Niezależnie ot tego dworkin pisze dlaczego wychodzimy z sądu z poczuciem niesprawiedliwości a Romulus, dlaczego go to nie wzrusza. Tyle że nas jest więcej niż sędziów i nawet jeżeli obiektywnie sądy są sprawiedliwe to odczucia są zupełnie inne i nie ma co się chować za dowodami tylko trzeba normalnie wynająć agencję PR jak każdy cywilizowany człowiek w takiej sytuacji, trzeba się przyznać do winy nawet jak się czujemy niewinni, kajać się i obiecywać poprawę.
Oczywiście sądy tego nie zrobią bo przecież mają rację...
_________________
Beata: co to jest "gangrena zobczenia"? //ooo
Fidel-F2: Pojęcie wprowadził Josif Wissarionowicz
Fidel-F2: Jak choćby raz opuścisz granice rodiny, ty już nie nasz, zobczony.
Fidel-F2: Na tę gangrenę lek jest tylko jeden.
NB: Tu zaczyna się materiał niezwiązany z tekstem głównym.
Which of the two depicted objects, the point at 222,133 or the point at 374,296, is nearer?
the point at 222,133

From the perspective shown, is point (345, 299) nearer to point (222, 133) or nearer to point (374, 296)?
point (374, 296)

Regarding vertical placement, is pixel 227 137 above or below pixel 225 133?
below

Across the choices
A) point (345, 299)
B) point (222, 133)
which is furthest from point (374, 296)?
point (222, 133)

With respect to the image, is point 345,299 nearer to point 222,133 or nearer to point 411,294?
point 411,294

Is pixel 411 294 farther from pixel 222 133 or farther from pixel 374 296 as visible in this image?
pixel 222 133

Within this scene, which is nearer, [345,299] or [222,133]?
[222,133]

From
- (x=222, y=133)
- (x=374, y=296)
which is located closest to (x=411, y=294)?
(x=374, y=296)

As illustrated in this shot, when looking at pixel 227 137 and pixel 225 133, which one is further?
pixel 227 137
Próbuj. Przegrywaj. Nieważne. Próbuj po raz kolejny. Przegrywaj po raz kolejny. Przegrywaj lepiej
 
 
Romulus 
Imperator
Żniwiarz Smutku


Posty: 23158
Wysłany: 2017-04-22, 16:07   

utrivv napisał/a:
Niezależnie ot tego dworkin pisze dlaczego wychodzimy z sądu z poczuciem niesprawiedliwości a Romulus, dlaczego go to nie wzrusza. Tyle że nas jest więcej niż sędziów i nawet jeżeli obiektywnie sądy są sprawiedliwe to odczucia są zupełnie inne i nie ma co się chować za dowodami tylko trzeba normalnie wynająć agencję PR jak każdy cywilizowany człowiek w takiej sytuacji, trzeba się przyznać do winy nawet jak się czujemy niewinni, kajać się i obiecywać poprawę.
Oczywiście sądy tego nie zrobią bo przecież mają rację...
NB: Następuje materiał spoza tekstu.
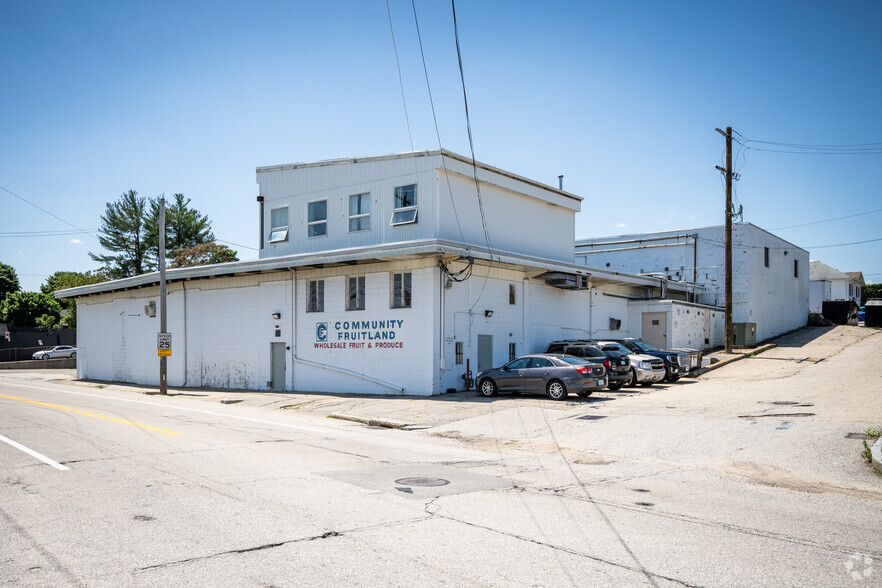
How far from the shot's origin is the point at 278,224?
96.3 ft

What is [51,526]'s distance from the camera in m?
6.56

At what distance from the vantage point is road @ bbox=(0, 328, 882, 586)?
212 inches

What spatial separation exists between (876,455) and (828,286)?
194 ft

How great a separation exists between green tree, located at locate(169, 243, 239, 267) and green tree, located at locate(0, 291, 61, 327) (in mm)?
27543

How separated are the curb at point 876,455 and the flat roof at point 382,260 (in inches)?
512

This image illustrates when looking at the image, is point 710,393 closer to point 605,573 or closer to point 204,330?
point 605,573

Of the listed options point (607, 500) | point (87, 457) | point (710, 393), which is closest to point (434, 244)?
point (710, 393)

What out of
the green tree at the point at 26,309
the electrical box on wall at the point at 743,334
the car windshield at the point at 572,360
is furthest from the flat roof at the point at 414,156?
the green tree at the point at 26,309

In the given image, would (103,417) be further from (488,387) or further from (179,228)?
(179,228)

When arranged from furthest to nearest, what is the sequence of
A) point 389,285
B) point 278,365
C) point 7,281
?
point 7,281 → point 278,365 → point 389,285

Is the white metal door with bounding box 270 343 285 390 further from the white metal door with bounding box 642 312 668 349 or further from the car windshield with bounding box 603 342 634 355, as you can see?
the white metal door with bounding box 642 312 668 349

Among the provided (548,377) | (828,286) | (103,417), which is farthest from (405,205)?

Dlatego ja postuluję od niedawna, aby wprowadzić sprawiedliwość ludową, czyli ławy przysięgłych. Będzie tak, jak w Ameryce. Ludzie będą chodzili na układy z prokuratorem, aby nie ryzykować sprawiedliwego osądu obywateli.
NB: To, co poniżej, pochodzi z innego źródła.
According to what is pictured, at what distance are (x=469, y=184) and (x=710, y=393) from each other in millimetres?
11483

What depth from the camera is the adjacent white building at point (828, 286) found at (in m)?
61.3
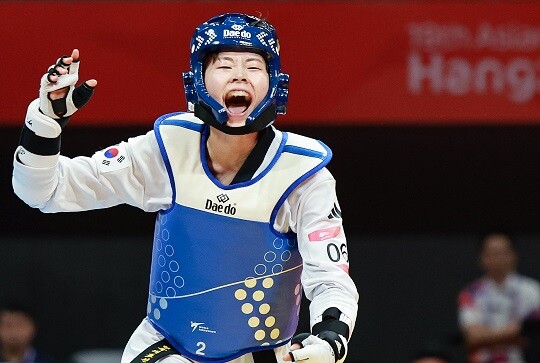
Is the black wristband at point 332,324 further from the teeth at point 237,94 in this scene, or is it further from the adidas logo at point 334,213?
the teeth at point 237,94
Wracając do wypadków - osobiście ich nie cierpię i skręca mnie na samą myśl, że muszę czytać akta, przebijać się przez opinie biegłych, a potem takiego nieszczęśnika, który popełnił błąd w ocenie (nieumyślnie naruszył zasady bezpieczeństwa), czy nawet przyszarżował, bo słońce, pogoda, dobry dzień, gaz do dechy - osądzić. To najwredniejsze ze wszystkich przestępstw. A już jeśli ktoś zginie, to masakra. Rzadko kiedy ma się satysfakcję po zakończeniu takiej sprawy. Chyba że jest ewidentna: zawinił kierowca, który się ubzdryngolił lub był piratem drogowym. Ale rzadko jest tak "przyjemnie". Najgorsze są wypadki, do których doszło wskutek nieumyślności. Ja w takich wypadkach wydaję wyroki, po których społeczeństwo by mnie zlinczowało za pobłażliwość. Ale jakoś moja wrażliwość nie jest w stanie zaakceptować sytuacji, w której takiemu sprawcy należałoby wymierzyć surową karę, nawet jeśli doszło do śmierci pokrzywdzonego. Wtedy lepiej skupić się na zasądzeniu zadośćuczynienia. Choć różnie to bywa. I czasami żałuję, że nie ma szablonu, który można przyłożyć do takiej sprawy i mieć spokój.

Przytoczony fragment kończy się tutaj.